§ EXERCISE PROMPT: Update the material below by changing every "white boat" to "white sailboat" and leaving everything else unchanged.

§ SUPPLIED INFORMATION:
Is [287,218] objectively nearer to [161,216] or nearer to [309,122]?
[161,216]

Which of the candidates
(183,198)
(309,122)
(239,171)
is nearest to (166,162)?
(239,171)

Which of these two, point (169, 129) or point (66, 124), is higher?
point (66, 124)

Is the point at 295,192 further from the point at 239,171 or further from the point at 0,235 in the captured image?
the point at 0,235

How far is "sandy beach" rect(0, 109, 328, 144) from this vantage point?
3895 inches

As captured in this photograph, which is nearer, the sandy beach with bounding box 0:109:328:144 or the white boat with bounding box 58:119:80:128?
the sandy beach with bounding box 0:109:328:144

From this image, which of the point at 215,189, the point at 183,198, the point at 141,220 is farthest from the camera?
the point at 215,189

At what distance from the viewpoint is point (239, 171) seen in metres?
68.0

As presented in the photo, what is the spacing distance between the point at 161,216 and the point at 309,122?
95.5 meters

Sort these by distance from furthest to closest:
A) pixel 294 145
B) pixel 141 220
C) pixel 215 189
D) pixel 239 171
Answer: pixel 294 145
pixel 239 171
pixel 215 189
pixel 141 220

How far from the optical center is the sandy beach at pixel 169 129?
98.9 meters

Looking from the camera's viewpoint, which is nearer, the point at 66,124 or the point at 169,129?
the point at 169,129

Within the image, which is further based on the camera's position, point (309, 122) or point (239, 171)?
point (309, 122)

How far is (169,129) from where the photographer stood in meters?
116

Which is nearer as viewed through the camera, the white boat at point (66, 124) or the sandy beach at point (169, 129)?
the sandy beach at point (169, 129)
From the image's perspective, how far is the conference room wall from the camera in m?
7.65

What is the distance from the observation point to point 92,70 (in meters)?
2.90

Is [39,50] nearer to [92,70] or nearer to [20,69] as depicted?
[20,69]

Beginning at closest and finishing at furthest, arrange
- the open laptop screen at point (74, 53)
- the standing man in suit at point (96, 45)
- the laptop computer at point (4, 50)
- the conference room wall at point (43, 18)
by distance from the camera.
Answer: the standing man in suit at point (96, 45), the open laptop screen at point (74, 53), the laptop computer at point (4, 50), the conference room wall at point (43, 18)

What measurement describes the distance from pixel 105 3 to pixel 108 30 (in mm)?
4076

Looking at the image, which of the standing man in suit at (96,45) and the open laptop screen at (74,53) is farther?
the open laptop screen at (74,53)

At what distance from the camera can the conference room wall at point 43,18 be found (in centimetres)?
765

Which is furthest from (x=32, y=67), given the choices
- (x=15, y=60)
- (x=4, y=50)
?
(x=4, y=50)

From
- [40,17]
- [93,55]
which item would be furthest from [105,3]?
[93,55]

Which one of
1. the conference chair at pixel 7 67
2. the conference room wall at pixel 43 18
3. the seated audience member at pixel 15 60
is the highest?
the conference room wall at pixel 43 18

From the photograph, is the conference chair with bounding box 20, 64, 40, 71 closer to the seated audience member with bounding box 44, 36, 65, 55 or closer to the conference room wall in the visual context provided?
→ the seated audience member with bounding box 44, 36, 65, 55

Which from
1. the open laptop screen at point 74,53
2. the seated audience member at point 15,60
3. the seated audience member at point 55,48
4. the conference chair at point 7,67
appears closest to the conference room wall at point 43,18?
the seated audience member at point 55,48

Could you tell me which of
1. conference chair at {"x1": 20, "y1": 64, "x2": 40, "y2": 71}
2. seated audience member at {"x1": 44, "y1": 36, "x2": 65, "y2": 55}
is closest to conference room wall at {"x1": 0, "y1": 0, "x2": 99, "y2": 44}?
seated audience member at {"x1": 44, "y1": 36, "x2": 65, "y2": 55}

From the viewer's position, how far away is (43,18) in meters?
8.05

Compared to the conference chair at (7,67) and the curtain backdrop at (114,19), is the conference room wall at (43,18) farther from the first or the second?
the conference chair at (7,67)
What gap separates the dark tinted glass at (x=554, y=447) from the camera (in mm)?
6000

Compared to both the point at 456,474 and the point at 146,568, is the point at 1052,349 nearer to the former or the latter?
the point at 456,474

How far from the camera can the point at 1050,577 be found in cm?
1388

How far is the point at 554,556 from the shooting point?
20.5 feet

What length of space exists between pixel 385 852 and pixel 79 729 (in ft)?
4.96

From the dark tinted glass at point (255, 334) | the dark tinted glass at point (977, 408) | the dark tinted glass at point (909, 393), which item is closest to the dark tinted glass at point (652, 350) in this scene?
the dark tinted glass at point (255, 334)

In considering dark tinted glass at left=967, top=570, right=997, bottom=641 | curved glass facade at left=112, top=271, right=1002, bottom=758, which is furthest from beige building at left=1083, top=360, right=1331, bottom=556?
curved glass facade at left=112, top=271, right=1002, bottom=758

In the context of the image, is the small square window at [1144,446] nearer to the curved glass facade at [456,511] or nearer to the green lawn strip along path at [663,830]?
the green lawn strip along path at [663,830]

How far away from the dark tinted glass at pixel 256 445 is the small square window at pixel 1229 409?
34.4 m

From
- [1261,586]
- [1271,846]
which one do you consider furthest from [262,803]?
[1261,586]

§ SOLUTION TO THE EXERCISE:
Is [287,218] objectively nearer to [161,216] or nearer to [309,122]?
[161,216]

Which of the candidates
(183,198)
(309,122)
(239,171)
is nearest to (166,162)?
(239,171)

Which of these two, point (169, 129) or point (66, 124), is higher?
point (66, 124)

Is the point at 295,192 further from the point at 239,171 or further from the point at 0,235 in the captured image?
the point at 0,235

How far is "sandy beach" rect(0, 109, 328, 144) from this vantage point?
3895 inches

As captured in this photograph, which is nearer, the sandy beach with bounding box 0:109:328:144 or the white sailboat with bounding box 58:119:80:128?
the sandy beach with bounding box 0:109:328:144

From this image, which of the point at 215,189, the point at 183,198, the point at 141,220 is farthest from the camera?
the point at 215,189

At what distance from the viewpoint is point (239, 171) seen in metres?
68.0

As presented in the photo, what is the spacing distance between the point at 161,216 and the point at 309,122?
95.5 meters

Sort these by distance from furthest to closest:
A) pixel 294 145
B) pixel 141 220
C) pixel 215 189
D) pixel 239 171
Answer: pixel 294 145
pixel 239 171
pixel 215 189
pixel 141 220

How far from the optical center is the sandy beach at pixel 169 129?
98.9 meters

Looking from the camera's viewpoint, which is nearer, the point at 66,124 or the point at 169,129?
the point at 169,129

Within the image, which is further based on the camera's position, point (309, 122) or point (239, 171)?
point (309, 122)

How far is (169,129) from where the photographer stood in meters?
116

Which is nearer as viewed through the camera, the white sailboat at point (66, 124) or the sandy beach at point (169, 129)?
the sandy beach at point (169, 129)
From the image's perspective, how far is the conference room wall from the camera in m?
7.65

What is the distance from the observation point to point 92,70 (in meters)?
2.90

Is [39,50] nearer to [92,70] or nearer to [20,69] as depicted?
[20,69]

Beginning at closest and finishing at furthest, arrange
- the open laptop screen at point (74, 53)
- the standing man in suit at point (96, 45)
- the laptop computer at point (4, 50)
- the conference room wall at point (43, 18)
by distance from the camera.
Answer: the standing man in suit at point (96, 45), the open laptop screen at point (74, 53), the laptop computer at point (4, 50), the conference room wall at point (43, 18)

What measurement describes the distance from pixel 105 3 to pixel 108 30 (in mm)?
4076

Looking at the image, which of the standing man in suit at (96,45) and the open laptop screen at (74,53) is farther?
the open laptop screen at (74,53)

At what distance from the camera can the conference room wall at point 43,18 be found (in centimetres)?
765

Which is furthest from (x=32, y=67), given the choices
- (x=15, y=60)
- (x=4, y=50)
?
(x=4, y=50)

From
- [40,17]
- [93,55]
which item would be furthest from [105,3]?
[93,55]

Which one of
1. the conference chair at pixel 7 67
2. the conference room wall at pixel 43 18
3. the seated audience member at pixel 15 60
is the highest?
the conference room wall at pixel 43 18

From the photograph, is the conference chair with bounding box 20, 64, 40, 71 closer to the seated audience member with bounding box 44, 36, 65, 55 or closer to the conference room wall in the visual context provided?
→ the seated audience member with bounding box 44, 36, 65, 55

Which from
1. the open laptop screen at point 74,53
2. the seated audience member at point 15,60
3. the seated audience member at point 55,48
4. the conference chair at point 7,67
appears closest to the conference room wall at point 43,18?
the seated audience member at point 55,48

Could you tell me which of
1. conference chair at {"x1": 20, "y1": 64, "x2": 40, "y2": 71}
2. seated audience member at {"x1": 44, "y1": 36, "x2": 65, "y2": 55}
is closest to conference room wall at {"x1": 0, "y1": 0, "x2": 99, "y2": 44}?
seated audience member at {"x1": 44, "y1": 36, "x2": 65, "y2": 55}

From the viewer's position, how far away is (43,18) in meters?
8.05

Compared to the conference chair at (7,67) and the curtain backdrop at (114,19), is the conference room wall at (43,18) farther from the first or the second?
the conference chair at (7,67)
What gap separates the dark tinted glass at (x=554, y=447) from the camera (in mm)?
6000

Compared to both the point at 456,474 and the point at 146,568, is the point at 1052,349 nearer to the former or the latter?
the point at 456,474

How far from the camera can the point at 1050,577 be found in cm?
1388

How far is the point at 554,556 from the shooting point?
20.5 feet

What length of space exists between pixel 385 852 and pixel 79 729 (in ft)?
4.96

From the dark tinted glass at point (255, 334) | the dark tinted glass at point (977, 408) | the dark tinted glass at point (909, 393), which item is closest to the dark tinted glass at point (652, 350) in this scene?
the dark tinted glass at point (255, 334)

In considering dark tinted glass at left=967, top=570, right=997, bottom=641 | curved glass facade at left=112, top=271, right=1002, bottom=758, which is furthest from beige building at left=1083, top=360, right=1331, bottom=556?
curved glass facade at left=112, top=271, right=1002, bottom=758

In the context of the image, is the small square window at [1144,446] nearer to the curved glass facade at [456,511] or nearer to the green lawn strip along path at [663,830]?
the green lawn strip along path at [663,830]

How far away from the dark tinted glass at pixel 256 445 is the small square window at pixel 1229 409?
34.4 m

From
- [1261,586]
- [1271,846]
which one do you consider furthest from [262,803]?
[1261,586]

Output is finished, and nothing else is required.